Чтение онлайн

на главную

Жанры

Шрифт:

«Все настоящее время, – говорит Монтань, – мы гораздо больше заняты объяснениями объяснений, чем объяснениями самих вещей, и существует больше книг, трактующих о книгах, чем о каком-либо другом предмете: мы умеем только писать примечания друг на друга. Повсюду кишат комментарии, самостоятельных авторов мало. Понимать ученых – вот главнейшая и высшая наука нашего времени, вот общая и последняя цель наших усилий. Первое из мнений служит стеблем для второго, второе – для третьего, таким образом мы идем по ступенькам лестницы, воображая, что достигли высоты; между тем, тот, кто стоит на вершине, едва-едва на волосок выше стоящих у первой ступеньки. Мы наполняем только память; разум и совесть остаются пустыми.

Подобно тому, как птицы, держа зерна в клюве, не проглатывая их, бережно несут, чтобы переложить в клюв птенцов, так наши педанты, поклевав кое-какого знания в книжках, помещают пищу на самом краю губ единственно с тою целью, чтобы выбросить ее изо рта в неприкосновенном виде». Но

и питомцы их также не умеют проглотить пищи и передают ее следующему поколению: таким образом она переходит от одних к другим, бесполезная и употребляемая только для забавы или для удовлетворения тщеславия. Наукой занимаются люди самые заурядные, руководимые грубым материальным расчетом. Она утратила свое высокое назначение раскрывать смысл жизни, указывать человечеству путь к нравственному совершенству. «Заботы и издержки наших отцов направлены исключительно к тому, чтобы, так сказать, меблировать наши головы различными сведениями: об уме и добродетели никто не заботится».

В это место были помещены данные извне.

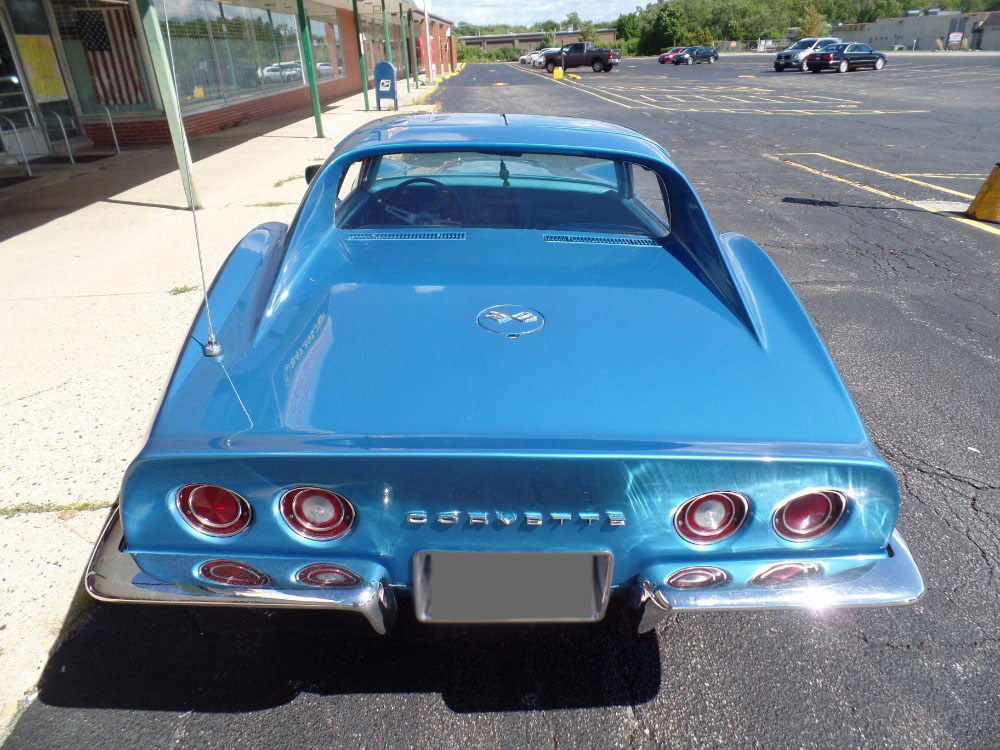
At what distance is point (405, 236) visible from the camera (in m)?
2.43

Монтань применяет свой скептицизм не только к теоретической области человеческой деятельности, но и к практической.

Он сильно сомневается в законности социальных неравенств. «Охотничья собака ценится по быcтроте, а не по ошейнику; сокол – по крыльям, а не по сбруе и позвонкам. Почему же не ценим мы человека по тому, что составляет часть его самого? У него роскошное убранство, великолепный дворец, большой кредит, большие доходы, но все это вокруг него, а не в нем самом». Философ бесстрашно, хотя в практическом отношении и не особенно опасно, нападает на королевскую власть. «На короля, ослепляющего вас величием и блеском, посмотрите, когда упадет занавес: он самый обыкновенный человек, нередко хуже последнего из подданных… Трусость, нерешительность, честолюбие, злоба, зависть волнуют его так же, как и всякого другого:

Non enim gazae, neque consularisSummovet lictor miseros tumultusMentis et curas laqueata circumTecta volantes.

(«Ни сокровища, ни консульский ликтор не прогонят черных дум и забот, витающих под золотыми потолками»).

«И тревога, и опасение держат царя за горло среди его громадного войска. Заботы не боятся шума и блеска оружия. Разве лихорадка, головная боль, подагра пощадят короля скорее, чем нас, простых смертных? Разве в то время, когда старость будет у него за плечами, стражи, поставленные у дверей, защитят его? Когда обнимет его ужас смерти, – разве придворные помогут ему? Когда он будет не в духе или ревновать, – разве наши поклоны возвратят ему душевное спокойствие? Эти завесы над постелью, вышитые золотом и жемчугом, не обладают ни малейшею способностью утолять страдания во время болезни». Поэт Гермодор сочинил стихи в честь Антигона, в которых называл его сыном Солнца. На это царь возразил ему: «Тот, кто выливает из моего горшка, засвидетельствует, что ты ошибся». Льстецы старались уверить Александра в его божественном происхождении, но однажды, будучи ранен, он указал им на кровь, вытекающую из раны, и произнес:

«Смотрите, будете ли вы еще спорить? Разве это не настоящая человеческая кровь? Разве она похожа на ту, что, по словам Гомера, струилась из ран богов?»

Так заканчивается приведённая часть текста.